*Exercise requirements*:
**A)** For the text on Afro Blue Impressions, say whether each statement agrees with it, giving yes or no and the deciding words quoted from the text: (i) Norman Granz produced the album. (ii) The album first came out as a single LP. (iii) Part of the album was recorded in Stockholm.
**B)** According to the text on Afro Blue Impressions, what label first released the album?

*Supplied text*:
• • •

Live album by John Coltrane
- Released: May/June 1977
- Recorded: October 22, 1963 Konserthuset, Stockholm November 2, 1963 Auditorium Maximum, Freie Universität Berlin, Berlin
- Genre: Hard bop, modal jazz, avant-garde jazz
- Length: 97:34
- Label: Pablo Records 2620-101
- Producer: Norman Granz

John Coltrane chronology
| The European Tour (1963) | Afro Blue Impressions (1977) | The Paris Concert (1963) |

Alternative cover
- Reissue

= Afro Blue Impressions =

 Afro Blue Impressions is an album of a performance by jazz musician John Coltrane that was recorded live in 1963. The album was originally released many years later, in 1977, on the Pablo label, as a double LP.

• • •

*Data*:
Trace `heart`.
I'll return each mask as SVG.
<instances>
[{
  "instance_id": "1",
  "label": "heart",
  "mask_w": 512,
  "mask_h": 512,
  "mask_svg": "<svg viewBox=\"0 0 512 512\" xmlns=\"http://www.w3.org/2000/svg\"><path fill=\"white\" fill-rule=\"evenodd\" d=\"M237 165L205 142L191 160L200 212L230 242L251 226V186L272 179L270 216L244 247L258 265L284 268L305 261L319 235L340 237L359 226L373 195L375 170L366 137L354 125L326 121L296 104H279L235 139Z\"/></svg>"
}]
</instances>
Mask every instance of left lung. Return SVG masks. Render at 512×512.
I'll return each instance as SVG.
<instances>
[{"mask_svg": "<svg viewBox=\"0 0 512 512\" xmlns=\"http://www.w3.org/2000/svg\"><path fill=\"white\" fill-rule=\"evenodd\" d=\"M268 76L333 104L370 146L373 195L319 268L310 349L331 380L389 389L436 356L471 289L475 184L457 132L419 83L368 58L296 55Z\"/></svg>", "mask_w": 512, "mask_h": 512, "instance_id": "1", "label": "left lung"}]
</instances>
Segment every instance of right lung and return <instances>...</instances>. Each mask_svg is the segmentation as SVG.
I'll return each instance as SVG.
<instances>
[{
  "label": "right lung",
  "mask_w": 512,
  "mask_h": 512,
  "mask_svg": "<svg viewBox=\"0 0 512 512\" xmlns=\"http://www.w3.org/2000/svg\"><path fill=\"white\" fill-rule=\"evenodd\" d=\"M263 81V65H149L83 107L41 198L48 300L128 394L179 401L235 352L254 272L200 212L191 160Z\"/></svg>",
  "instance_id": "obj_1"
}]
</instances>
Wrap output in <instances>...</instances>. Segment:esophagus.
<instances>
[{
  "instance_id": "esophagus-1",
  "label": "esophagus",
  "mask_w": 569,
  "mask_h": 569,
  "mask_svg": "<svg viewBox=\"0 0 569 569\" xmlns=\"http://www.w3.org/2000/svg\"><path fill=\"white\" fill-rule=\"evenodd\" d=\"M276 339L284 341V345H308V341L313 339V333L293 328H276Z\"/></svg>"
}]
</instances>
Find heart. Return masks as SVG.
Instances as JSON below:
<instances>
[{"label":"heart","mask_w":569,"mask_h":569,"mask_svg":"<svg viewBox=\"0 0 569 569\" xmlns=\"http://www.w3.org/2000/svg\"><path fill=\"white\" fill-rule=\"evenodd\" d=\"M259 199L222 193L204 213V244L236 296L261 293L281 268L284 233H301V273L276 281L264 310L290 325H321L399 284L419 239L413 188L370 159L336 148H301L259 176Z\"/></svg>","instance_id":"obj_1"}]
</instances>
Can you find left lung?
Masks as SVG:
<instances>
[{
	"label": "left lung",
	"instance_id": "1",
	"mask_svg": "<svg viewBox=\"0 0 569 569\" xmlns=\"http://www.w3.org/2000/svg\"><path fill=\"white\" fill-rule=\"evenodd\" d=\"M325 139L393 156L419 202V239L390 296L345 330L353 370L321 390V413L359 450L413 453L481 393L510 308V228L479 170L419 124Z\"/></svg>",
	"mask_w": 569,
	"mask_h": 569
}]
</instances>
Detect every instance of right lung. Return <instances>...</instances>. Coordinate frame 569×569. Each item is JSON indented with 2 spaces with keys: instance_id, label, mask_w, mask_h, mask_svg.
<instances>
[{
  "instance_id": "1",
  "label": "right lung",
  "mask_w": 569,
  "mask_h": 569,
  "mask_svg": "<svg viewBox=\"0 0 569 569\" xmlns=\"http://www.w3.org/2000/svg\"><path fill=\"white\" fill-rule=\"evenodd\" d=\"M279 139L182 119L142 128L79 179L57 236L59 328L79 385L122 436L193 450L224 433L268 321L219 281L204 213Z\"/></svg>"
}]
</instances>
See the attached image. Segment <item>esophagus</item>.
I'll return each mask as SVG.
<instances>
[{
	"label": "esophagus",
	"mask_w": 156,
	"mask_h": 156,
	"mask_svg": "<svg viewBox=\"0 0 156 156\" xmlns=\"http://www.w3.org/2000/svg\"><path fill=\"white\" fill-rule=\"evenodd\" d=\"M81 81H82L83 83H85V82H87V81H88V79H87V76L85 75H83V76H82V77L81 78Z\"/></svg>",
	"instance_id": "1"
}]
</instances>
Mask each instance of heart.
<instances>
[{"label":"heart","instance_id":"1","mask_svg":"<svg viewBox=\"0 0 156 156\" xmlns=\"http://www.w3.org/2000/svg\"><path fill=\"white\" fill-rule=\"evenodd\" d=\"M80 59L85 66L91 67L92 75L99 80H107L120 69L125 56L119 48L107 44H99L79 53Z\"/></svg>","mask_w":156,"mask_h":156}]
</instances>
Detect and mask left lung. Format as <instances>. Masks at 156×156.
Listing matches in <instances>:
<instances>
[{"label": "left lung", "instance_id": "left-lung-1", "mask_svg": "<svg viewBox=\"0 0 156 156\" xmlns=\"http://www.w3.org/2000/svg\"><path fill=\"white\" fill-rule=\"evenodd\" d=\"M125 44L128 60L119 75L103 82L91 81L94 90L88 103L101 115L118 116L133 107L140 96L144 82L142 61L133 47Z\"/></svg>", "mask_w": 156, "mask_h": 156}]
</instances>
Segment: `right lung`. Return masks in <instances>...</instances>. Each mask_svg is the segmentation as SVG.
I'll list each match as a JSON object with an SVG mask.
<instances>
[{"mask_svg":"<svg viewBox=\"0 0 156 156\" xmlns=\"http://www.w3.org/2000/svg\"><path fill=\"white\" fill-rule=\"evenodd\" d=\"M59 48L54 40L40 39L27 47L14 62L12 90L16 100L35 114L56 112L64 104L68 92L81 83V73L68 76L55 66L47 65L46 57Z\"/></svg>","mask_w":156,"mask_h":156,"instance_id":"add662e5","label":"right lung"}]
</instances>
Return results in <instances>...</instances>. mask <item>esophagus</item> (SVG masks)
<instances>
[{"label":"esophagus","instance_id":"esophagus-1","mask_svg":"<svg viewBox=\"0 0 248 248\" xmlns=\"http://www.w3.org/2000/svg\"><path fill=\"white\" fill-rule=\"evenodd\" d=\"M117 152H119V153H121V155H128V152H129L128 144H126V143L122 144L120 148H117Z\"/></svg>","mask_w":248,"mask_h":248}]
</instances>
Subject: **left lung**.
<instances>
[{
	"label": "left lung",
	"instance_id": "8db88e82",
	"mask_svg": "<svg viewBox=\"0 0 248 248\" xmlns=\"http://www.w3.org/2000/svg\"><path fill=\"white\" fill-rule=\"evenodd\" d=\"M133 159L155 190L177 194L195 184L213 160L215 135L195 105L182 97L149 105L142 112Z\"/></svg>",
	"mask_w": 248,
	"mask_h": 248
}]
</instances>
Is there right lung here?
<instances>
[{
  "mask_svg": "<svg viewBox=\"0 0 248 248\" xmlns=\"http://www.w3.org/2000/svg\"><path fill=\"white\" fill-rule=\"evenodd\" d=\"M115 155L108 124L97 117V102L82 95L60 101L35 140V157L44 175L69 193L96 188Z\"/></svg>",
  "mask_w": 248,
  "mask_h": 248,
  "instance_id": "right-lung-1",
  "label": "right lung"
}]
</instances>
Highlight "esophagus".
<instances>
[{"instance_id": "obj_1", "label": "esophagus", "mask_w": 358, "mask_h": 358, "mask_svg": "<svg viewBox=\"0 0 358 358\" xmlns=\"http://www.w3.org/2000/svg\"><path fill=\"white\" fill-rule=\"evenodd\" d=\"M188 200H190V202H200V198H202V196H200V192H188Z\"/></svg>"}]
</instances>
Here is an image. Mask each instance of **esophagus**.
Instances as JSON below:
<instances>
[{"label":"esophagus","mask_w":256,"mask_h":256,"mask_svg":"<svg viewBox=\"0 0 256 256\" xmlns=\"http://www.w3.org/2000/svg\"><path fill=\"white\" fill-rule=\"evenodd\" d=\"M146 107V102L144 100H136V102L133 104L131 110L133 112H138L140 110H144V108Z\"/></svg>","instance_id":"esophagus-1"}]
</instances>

• • •

*In response*:
**A)**
(i) Yes: "Producer: Norman Granz"
(ii) No: "as a double LP"
(iii) Yes: "Konserthuset, Stockholm"

**B)** The Pablo label.